Zinc is an essential nutrient because it is necessary for proper enzyme function. “In regular cells it is probably fine, but zinc in the brain is different,” Reddy said. “We’re just starting to understand why.”
Most of the time, zinc cannot cross the blood-brain barrier, and therefore having high amounts of it in the rest of the body—whether from food or supplements—has no effect on the brain. However, under certain conditions, such as encephalitis or brain injury, zinc can get into the brain and cause seizures even in individuals without epilepsy. If even a small amount of zinc gets into the brain, it’s devastating,” Reddy said. “The story is evolving, and there are a number of implications.”
One of these implications is that people with epilepsy should probably not be taking supplements that contain large amounts of zinc. A seizure can momentarily open the blood brain barrier, which would allow zinc to get into the brain and cause even more seizures. “That could be enough to cause brain damage,” Reddy said. Zinc supplements might help explain one reason for treatment-resistant epilepsy. Even anti-seizure medication may not always be strong enough to overcome the influence of zinc. Supplements—which have far more zinc than can be found in a normal diet—might also be a bad idea for anyone with a condition—whether an infection or injury—that weakens the blood-brain barrier.

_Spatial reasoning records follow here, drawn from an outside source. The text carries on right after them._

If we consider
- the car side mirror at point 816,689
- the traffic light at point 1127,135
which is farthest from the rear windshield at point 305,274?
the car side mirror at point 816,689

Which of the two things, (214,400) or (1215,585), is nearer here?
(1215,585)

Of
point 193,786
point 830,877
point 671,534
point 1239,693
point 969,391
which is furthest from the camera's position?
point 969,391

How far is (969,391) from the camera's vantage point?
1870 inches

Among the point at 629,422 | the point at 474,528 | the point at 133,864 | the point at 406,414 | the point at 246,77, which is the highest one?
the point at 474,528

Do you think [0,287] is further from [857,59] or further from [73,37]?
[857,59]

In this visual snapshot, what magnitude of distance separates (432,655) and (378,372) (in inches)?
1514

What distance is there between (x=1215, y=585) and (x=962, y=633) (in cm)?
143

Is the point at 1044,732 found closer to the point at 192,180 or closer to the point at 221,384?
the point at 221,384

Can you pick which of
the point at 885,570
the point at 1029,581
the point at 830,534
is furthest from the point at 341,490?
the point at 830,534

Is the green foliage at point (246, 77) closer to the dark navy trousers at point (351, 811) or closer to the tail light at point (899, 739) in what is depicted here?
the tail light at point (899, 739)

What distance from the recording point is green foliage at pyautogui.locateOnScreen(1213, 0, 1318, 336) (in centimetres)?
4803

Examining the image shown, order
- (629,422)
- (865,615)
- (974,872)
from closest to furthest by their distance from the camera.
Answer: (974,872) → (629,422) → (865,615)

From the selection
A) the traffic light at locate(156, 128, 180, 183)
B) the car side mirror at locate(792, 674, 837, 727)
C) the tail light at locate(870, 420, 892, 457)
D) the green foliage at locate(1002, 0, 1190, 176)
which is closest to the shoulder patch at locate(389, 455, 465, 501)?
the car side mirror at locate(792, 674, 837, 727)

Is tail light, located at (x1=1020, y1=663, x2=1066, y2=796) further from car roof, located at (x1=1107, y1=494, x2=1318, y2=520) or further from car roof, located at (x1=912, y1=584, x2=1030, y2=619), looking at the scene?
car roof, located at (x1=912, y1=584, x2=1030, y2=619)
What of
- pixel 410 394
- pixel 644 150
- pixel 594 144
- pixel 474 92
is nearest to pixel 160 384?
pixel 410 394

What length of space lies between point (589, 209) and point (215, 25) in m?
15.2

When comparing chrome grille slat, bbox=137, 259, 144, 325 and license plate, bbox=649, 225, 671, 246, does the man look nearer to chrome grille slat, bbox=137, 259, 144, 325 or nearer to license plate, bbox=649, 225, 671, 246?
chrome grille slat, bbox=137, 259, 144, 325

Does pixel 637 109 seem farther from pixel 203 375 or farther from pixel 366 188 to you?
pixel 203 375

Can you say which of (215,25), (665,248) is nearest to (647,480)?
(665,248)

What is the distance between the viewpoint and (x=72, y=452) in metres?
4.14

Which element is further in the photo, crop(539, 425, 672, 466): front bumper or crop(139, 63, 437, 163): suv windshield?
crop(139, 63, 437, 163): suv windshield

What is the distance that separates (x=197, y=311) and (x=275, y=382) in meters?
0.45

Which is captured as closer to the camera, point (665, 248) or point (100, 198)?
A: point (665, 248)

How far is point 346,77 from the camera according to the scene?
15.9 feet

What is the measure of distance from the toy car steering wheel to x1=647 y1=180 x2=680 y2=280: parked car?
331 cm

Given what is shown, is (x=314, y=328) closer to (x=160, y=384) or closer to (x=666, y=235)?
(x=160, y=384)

Zinc is not a neurotransmitter, but is a modulator—it can “plug channels” that are used by other molecules in the brain. This kind of modulation can be important because there are times when you want brain excitation—when you’re trying to commit something new to memory, for example. Indeed, some amount of zinc might be good for learning and memory, because it blocks inhibition and some amount of excitation is needed for memory formation. The fact that zinc is present in larger amounts in the hippocampus, where much of memory formation occurs, could indicate that this is the case.
Still, Reddy emphasizes that zinc is detrimental to neurons because it blocks neurosteroids’ effects. “Excessive zinc can promote epilepsy or increases the likelihood of epilepsy in people at risk,” he said. “And at this point, we know of no way to block this excessive zinc.”
That might be the subject of future research. So far, Reddy and his team have been studying zinc in healthy brains, but their next studies will focus on how it affects epileptic brains. “It’s interesting phenomenon that we need to better understand,” Reddy said. “We have this important finding that was unknown before: zinc blocks important neurosteroids in the brain.”